» SOURCE PASSAGE:

I have a couple not yet mentioned. I've read most of the books previously noted. One of my very favorite reads is not from a book, but a magazine: Gray's Sporting Journal, the Upland Birds edition, Volume 2, Issue 4, 1977. When I got married and got a decent job, this magazine became a favorite. Two stories from the above mentioned issue still stand out--"Prairie Queen" by Jack Curtis, in my opinion one of the finest short stories I've ever read; and the other very close second in that issue, "There's Always Tomorrow" by John Hewitt. I reread these 2 stories prior to every pheasant opening day.
Another fine book is "The Best of Nash Buckingham" by the noted outdoor writer George Bird Evans. This work is an anthology of Nash's decades of shooting in the Deep South. Nash concentrated mostly on waterfowl and quail, and he shot a helluva lot of birds. On ducks he used a 12 gauge overbored Fox HE side by side, choked "full and fuller"--he was an excellent wingshot.

» EXERCISE DATA:
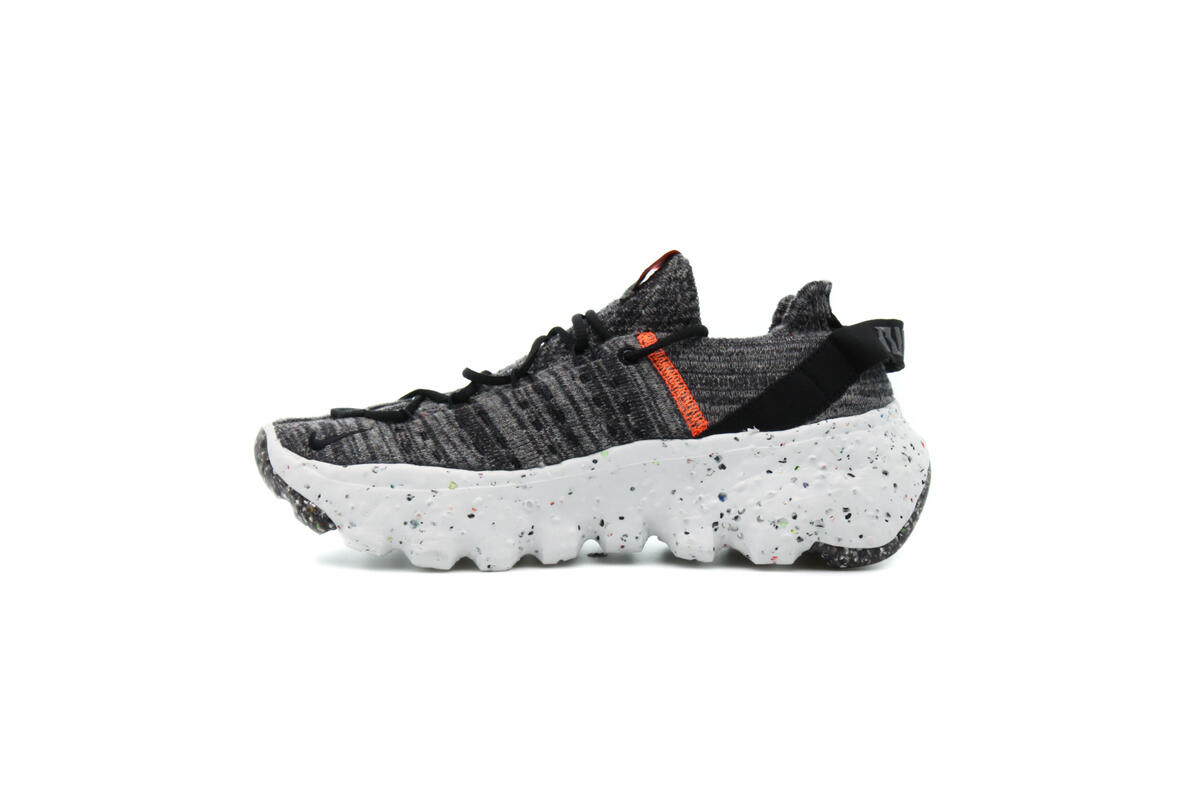 Nike WMNS SPACE HIPPIE 04 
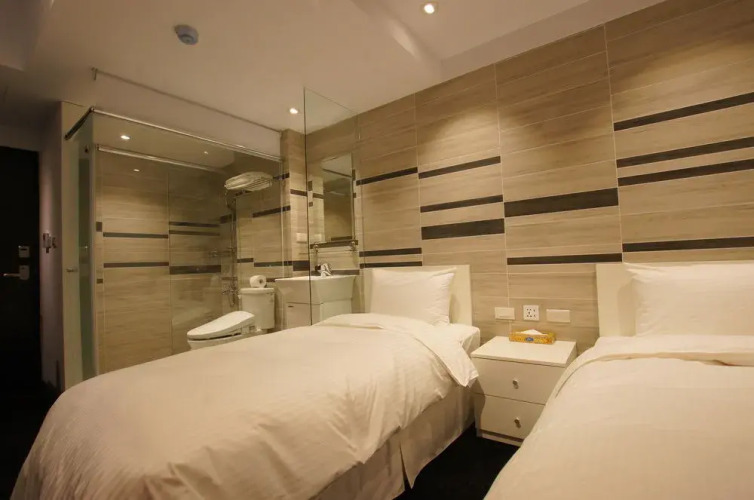 color fun inn Hotel Overview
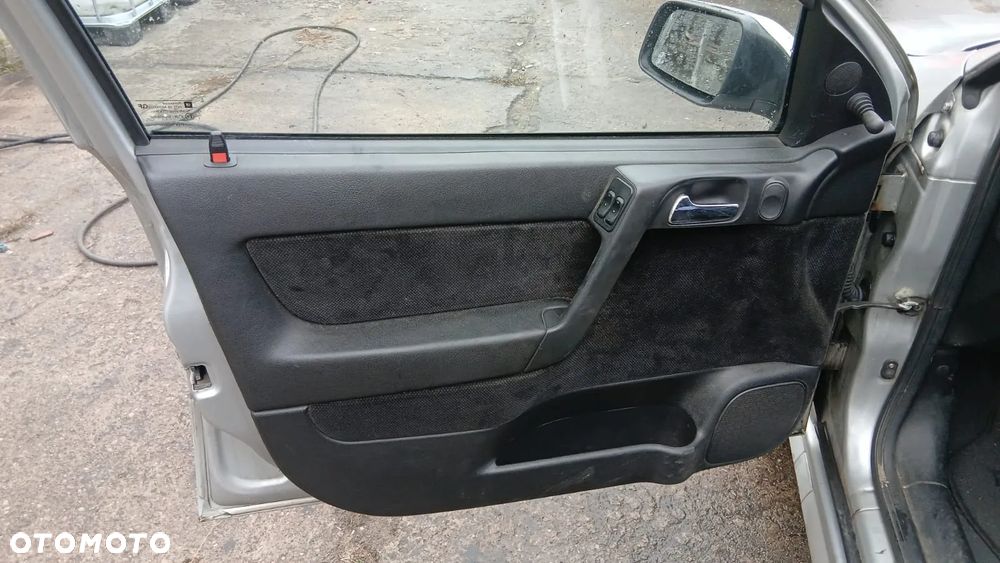 Tylko Części Opel Astra II G 1.7 Di / DTi 16v 5d hb 98-08r Lakier Z147 - 7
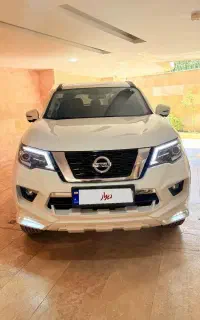 فروش نیسان ترا با کیت بدنه مدل ۱۴۰۴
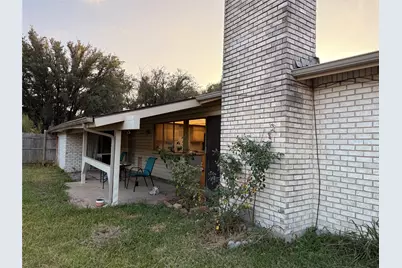 806 Pinehill Lane, Grand Prairie, TX 75052 - Photo 13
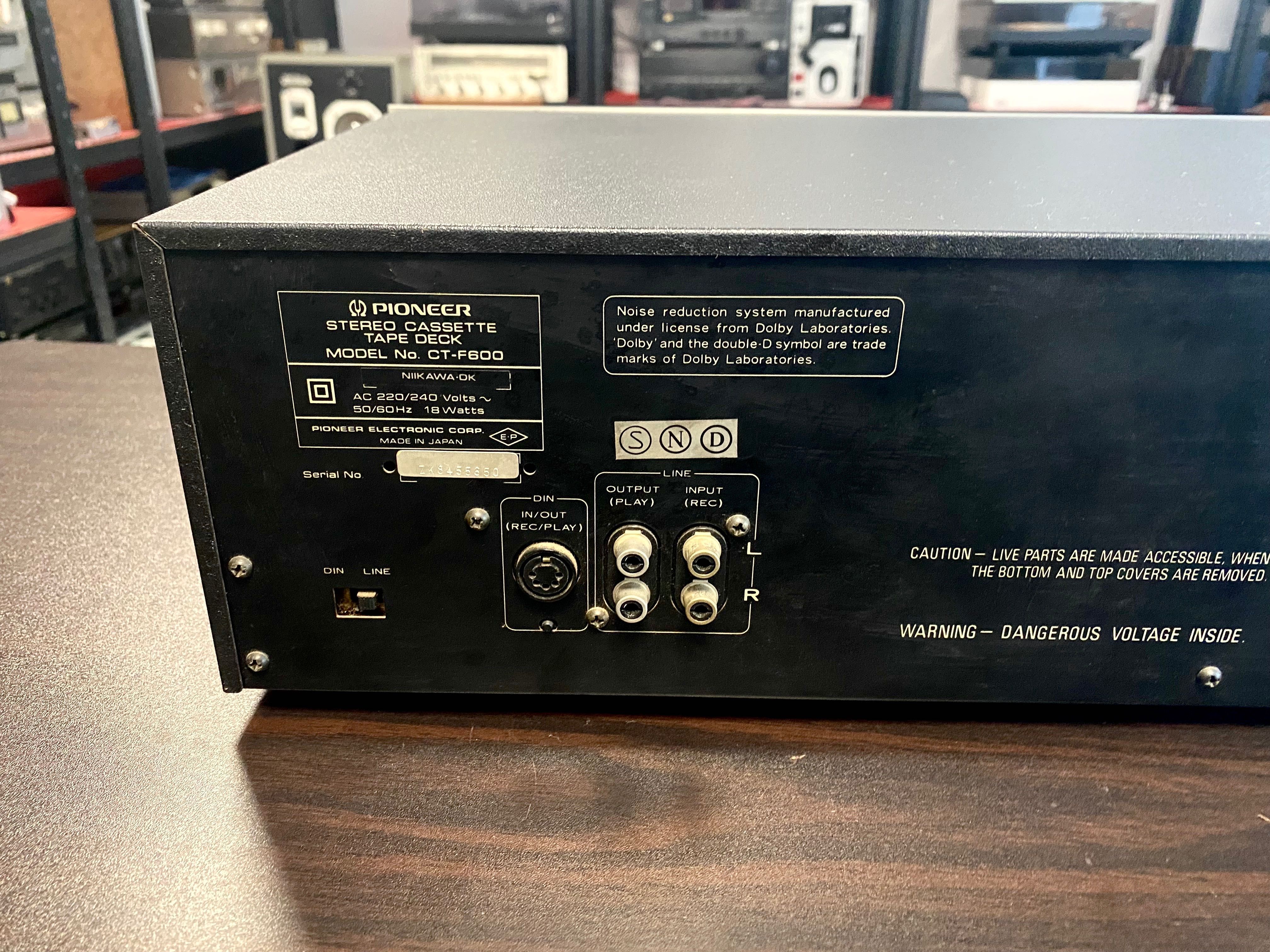 Касетен дек Pioneer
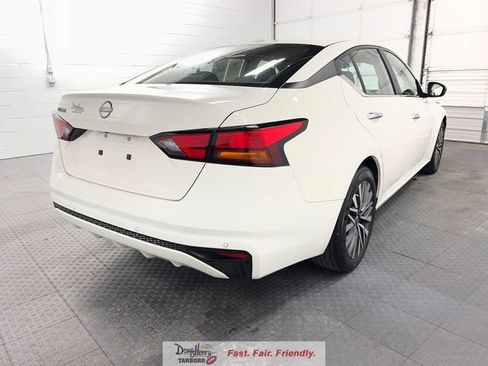 Used 2025 Nissan Altima 2.5 SV FWD image 9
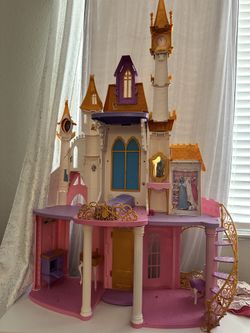 Disney Princess Ultimate Celebration Castle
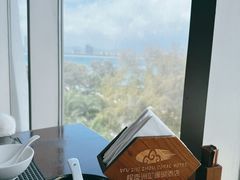 -蜈支洲岛珊瑚酒店临海阁中餐厅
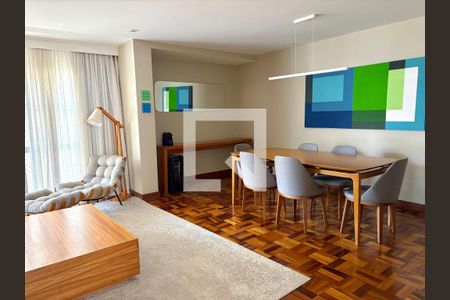 Apartamento para alugar com 3 quartos, 180m² em Paraíso, São Paulo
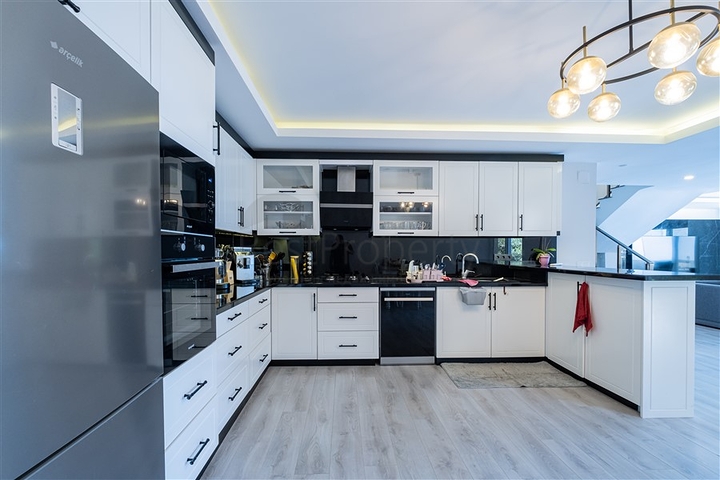 3+1 villa with panoramic view in Kargicak area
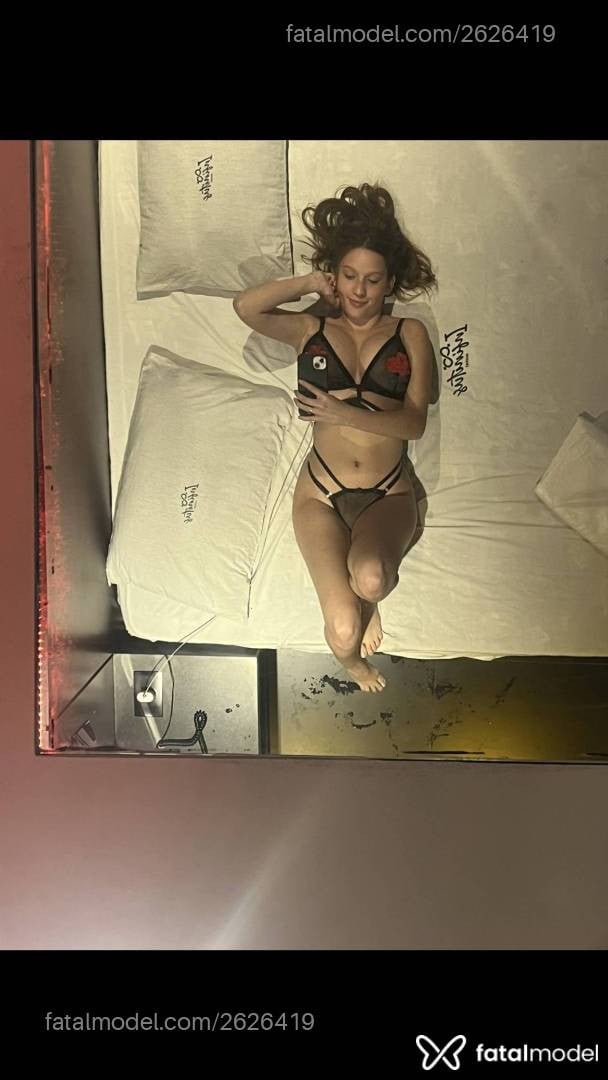 Acompanhante mulher loira (o) de olhos castanhos em São Paulo - Sofia Miranda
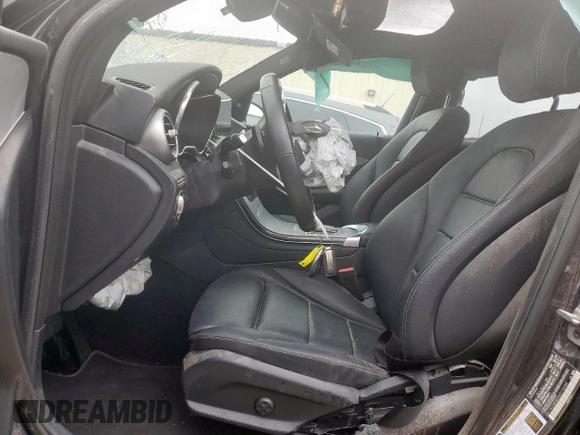2022 Mercedes-Benz GLC 300 with VIN W1N0G8DBXNG114598, listed as a Copart auction lot 55828375 with 32,978 mi miles and Salvage title. Bid and sale history available at DreamBid. Image 7.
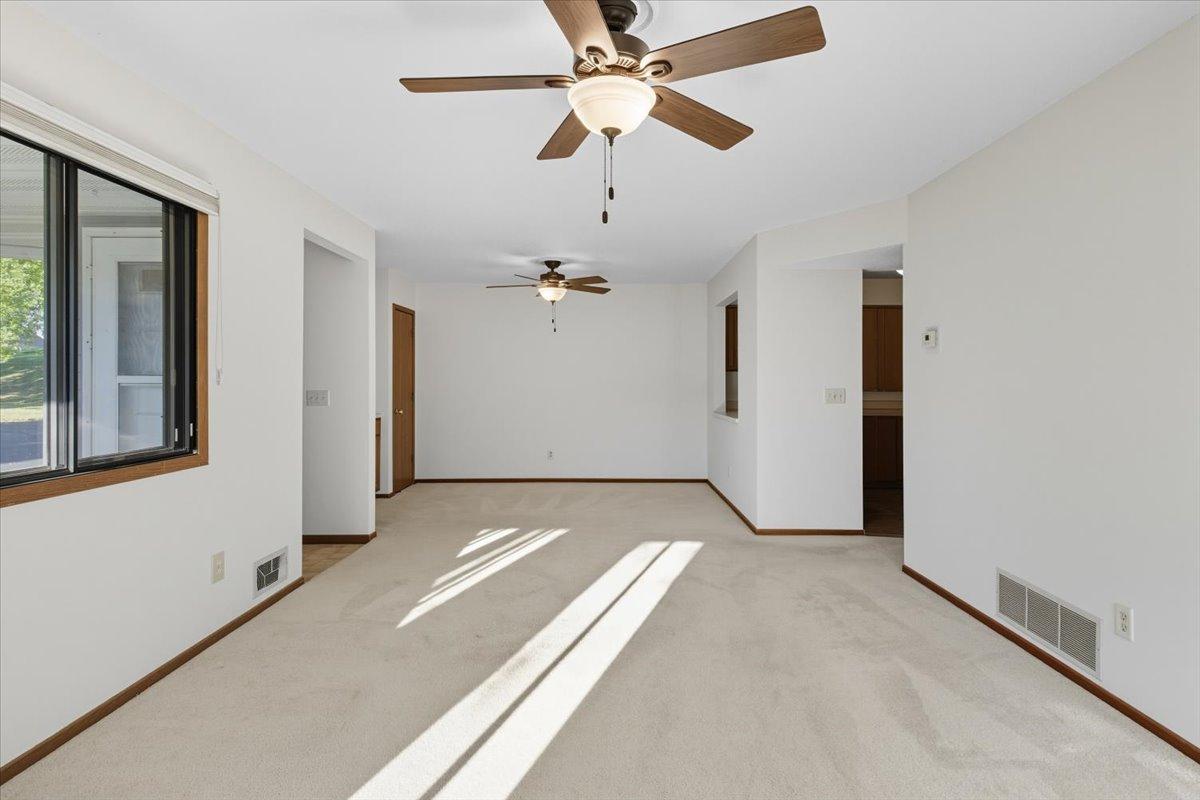 9477 Ranchview Lane North Maple Grove, MN 55369 - Photo 9 of 25 Gallery Image 9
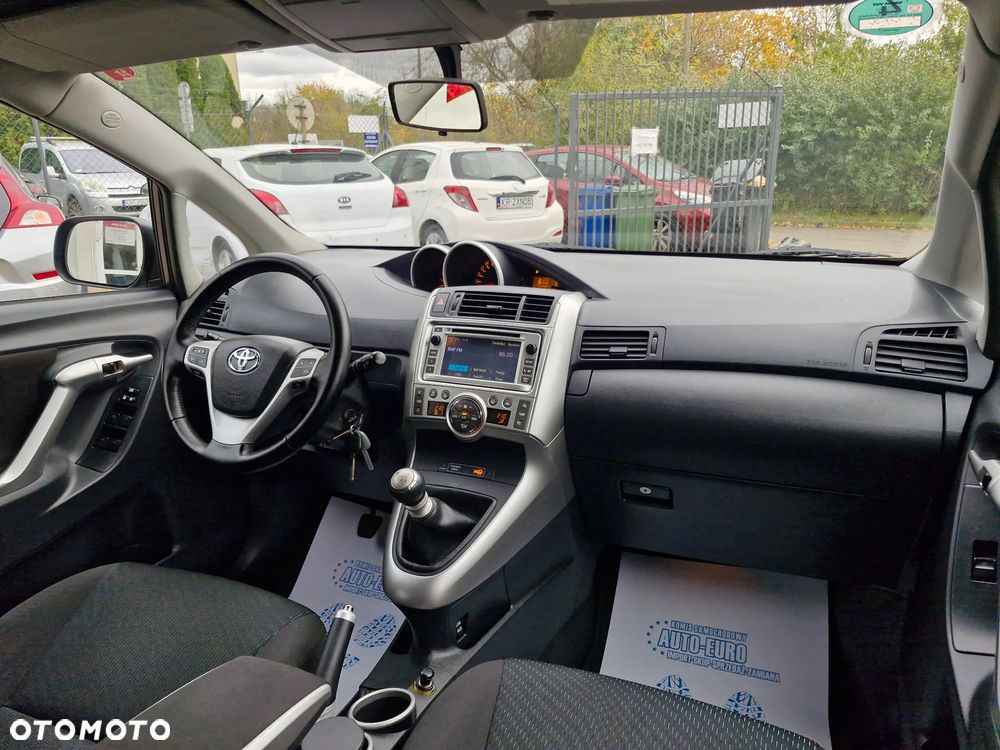 Toyota Verso 09-13 - 23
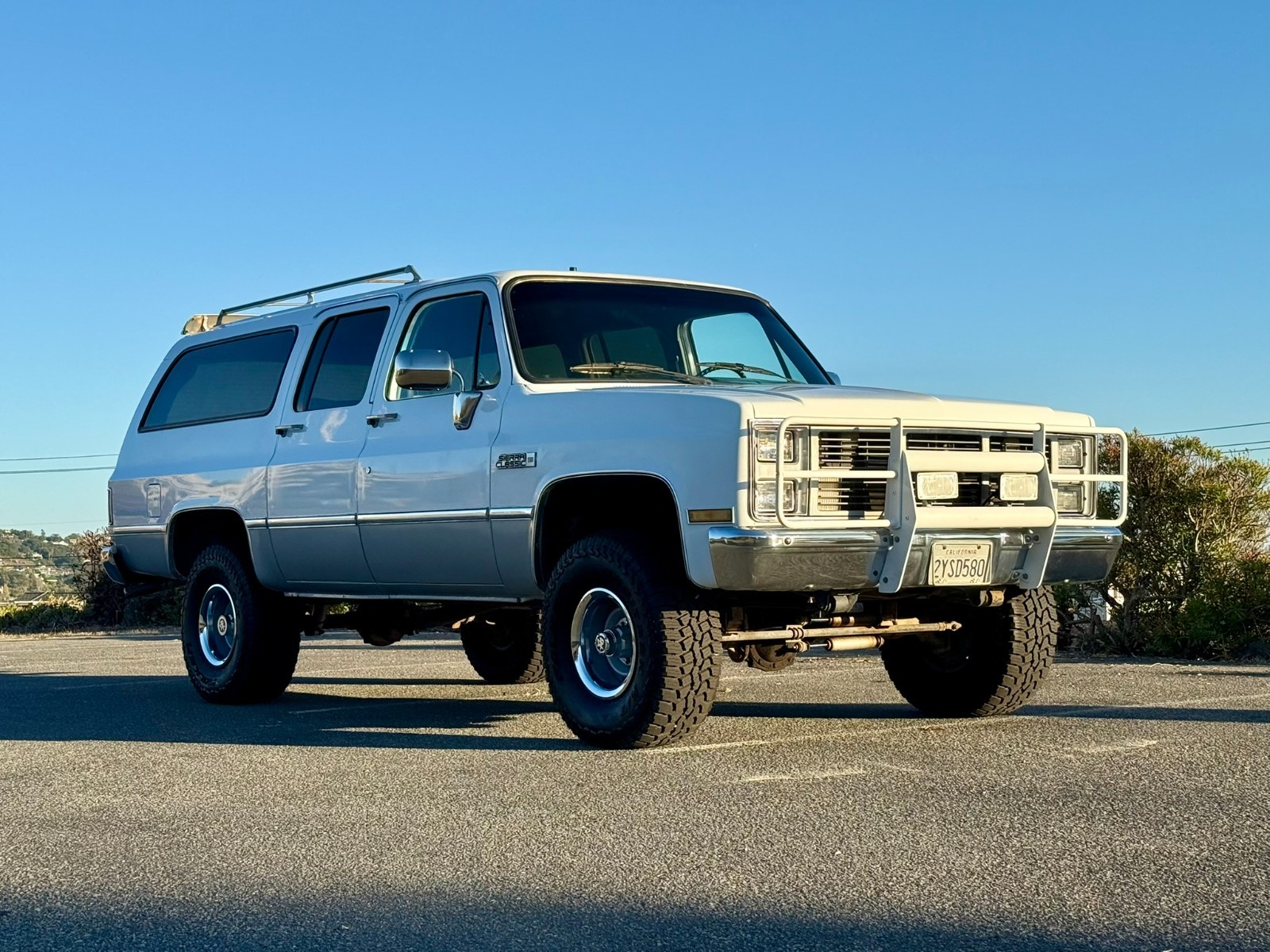GMC-Suburban-1987-SUV-8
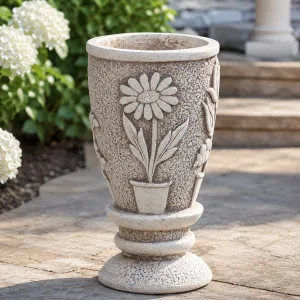 Jardinière ronde haute de luxe avec relief floral sculpté de camomille - Jardinières de luxe Vue lifestyle par Luxury Group International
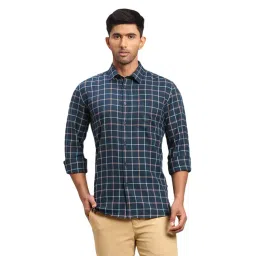 Parx Blue Cotton Slim Fit Checks Shirts-picture-29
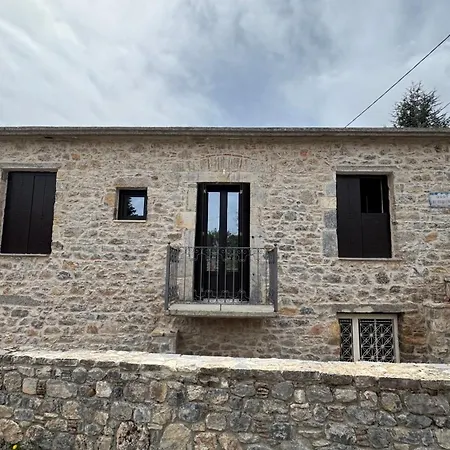 Apartment αρχοντικό κάτω βρύση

» WORK TASK 1: Reproduce the passage of the post about favorite sporting reads, starting with "I have a couple" and going on through "pheasant opening day.".
» WORK TASK 2: Take the post about favorite sporting reads further, picking up after its final sentence.

» TASK ANSWER 1:
I have a couple not yet mentioned. I've read most of the books previously noted. One of my very favorite reads is not from a book, but a magazine: Gray's Sporting Journal, the Upland Birds edition, Volume 2, Issue 4, 1977. When I got married and got a decent job, this magazine became a favorite. Two stories from the above mentioned issue still stand out--"Prairie Queen" by Jack Curtis, in my opinion one of the finest short stories I've ever read; and the other very close second in that issue, "There's Always Tomorrow" by John Hewitt. I reread these 2 stories prior to every pheasant opening day.

» TASK ANSWER 2:
For you grouse hunters out there, George Evans also wrote the excellent "An Affair With Grouse". He shot a Purdey 12 gauge and raised a noted line of English Setters.
An author you don't hear much about today but who was popular in the mid-20th century--Archibald Rutledge, a college professor who owned a plantation in the Santee Delta in South Carolina. He hunted quail, grouse, turkeys, waterfowl and other game in what was then something of a wilderness wetland. One of my favorites is his "Hunting & Home in the Southern Heartland". A favorite story in that book is "A Great Serpent."
And, for you Upper Midwest hunters, who can forget "The Gordon MacQuarrie Sporting Treasury"? One of my favorites from that work is "Ducks? You Bat You!"
I can suggest more literature but this is a good start.....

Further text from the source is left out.